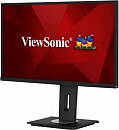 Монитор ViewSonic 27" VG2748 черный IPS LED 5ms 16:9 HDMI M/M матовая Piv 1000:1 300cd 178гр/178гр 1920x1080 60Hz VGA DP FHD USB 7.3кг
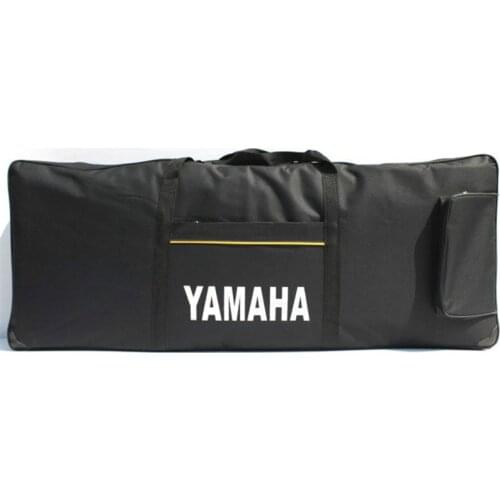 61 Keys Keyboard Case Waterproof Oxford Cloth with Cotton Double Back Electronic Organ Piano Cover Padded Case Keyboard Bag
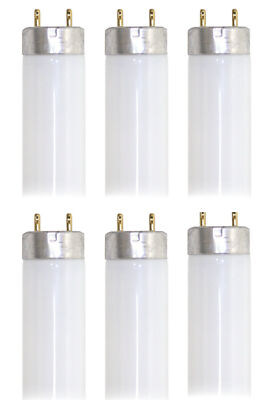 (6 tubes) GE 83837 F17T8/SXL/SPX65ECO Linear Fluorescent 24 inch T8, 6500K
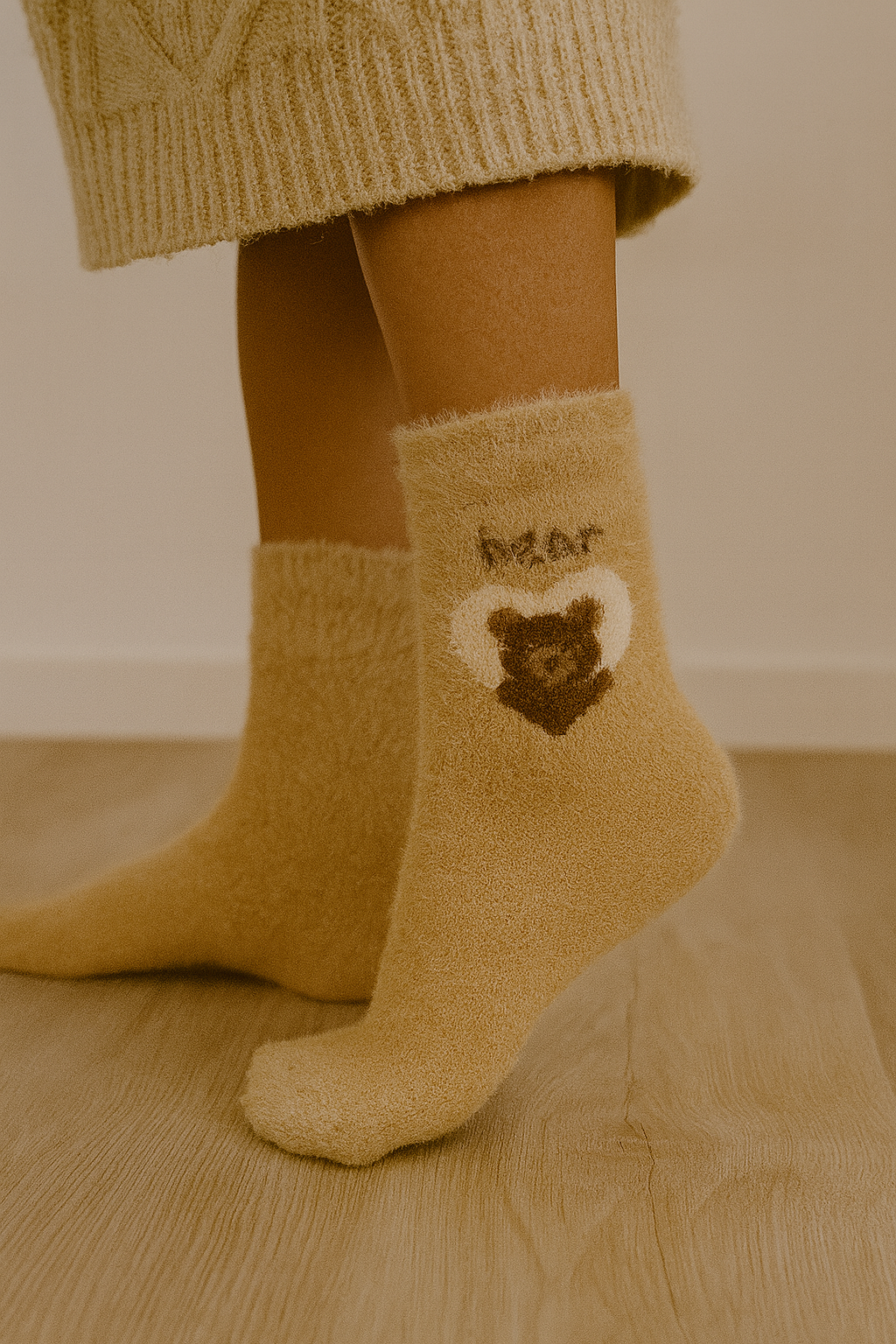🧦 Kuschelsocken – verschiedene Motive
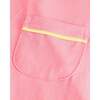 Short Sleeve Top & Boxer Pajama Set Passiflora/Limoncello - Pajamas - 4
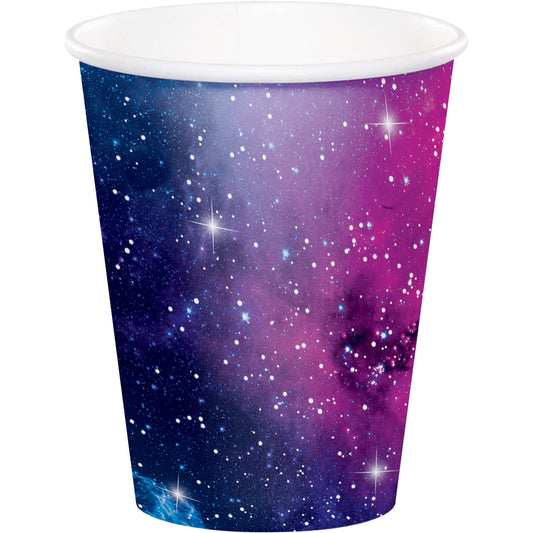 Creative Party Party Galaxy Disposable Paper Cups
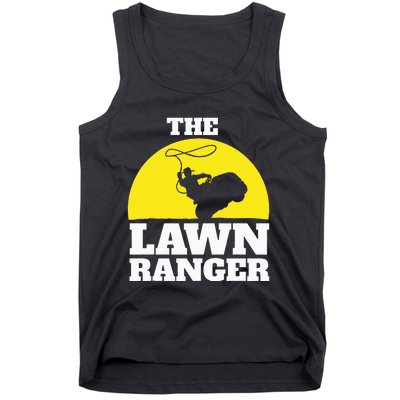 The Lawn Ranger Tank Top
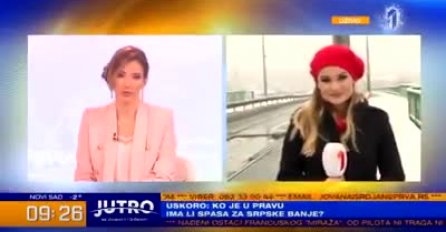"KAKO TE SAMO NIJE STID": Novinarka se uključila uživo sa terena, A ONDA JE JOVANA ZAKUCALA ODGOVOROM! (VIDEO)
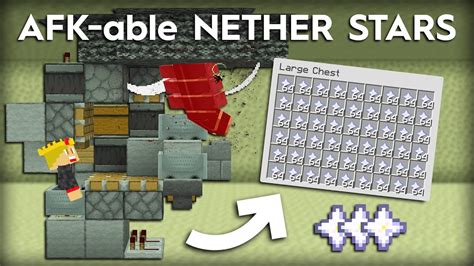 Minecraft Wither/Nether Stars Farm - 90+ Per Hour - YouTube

• • •

REQUEST – Rewrite the entries above as one numbered list, with no blank lines, and include only the text of each entry, not the pictures.

RESULT –
1.  Монитор ViewSonic 27" VG2748 черный IPS LED 5ms 16:9 HDMI M/M матовая Piv 1000:1 300cd 178гр/178гр 1920x1080 60Hz VGA DP FHD USB 7.3кг
2.  61 Keys Keyboard Case Waterproof Oxford Cloth with Cotton Double Back Electronic Organ Piano Cover Padded Case Keyboard Bag
3.  (6 tubes) GE 83837 F17T8/SXL/SPX65ECO Linear Fluorescent 24 inch T8, 6500K
4. 🧦 Kuschelsocken – verschiedene Motive
5.  Short Sleeve Top & Boxer Pajama Set Passiflora/Limoncello - Pajamas - 4
6.  Creative Party Party Galaxy Disposable Paper Cups
7.  The Lawn Ranger Tank Top
8. "KAKO TE SAMO NIJE STID": Novinarka se uključila uživo sa terena, A ONDA JE JOVANA ZAKUCALA ODGOVOROM! (VIDEO)
9.  Minecraft Wither/Nether Stars Farm - 90+ Per Hour - YouTube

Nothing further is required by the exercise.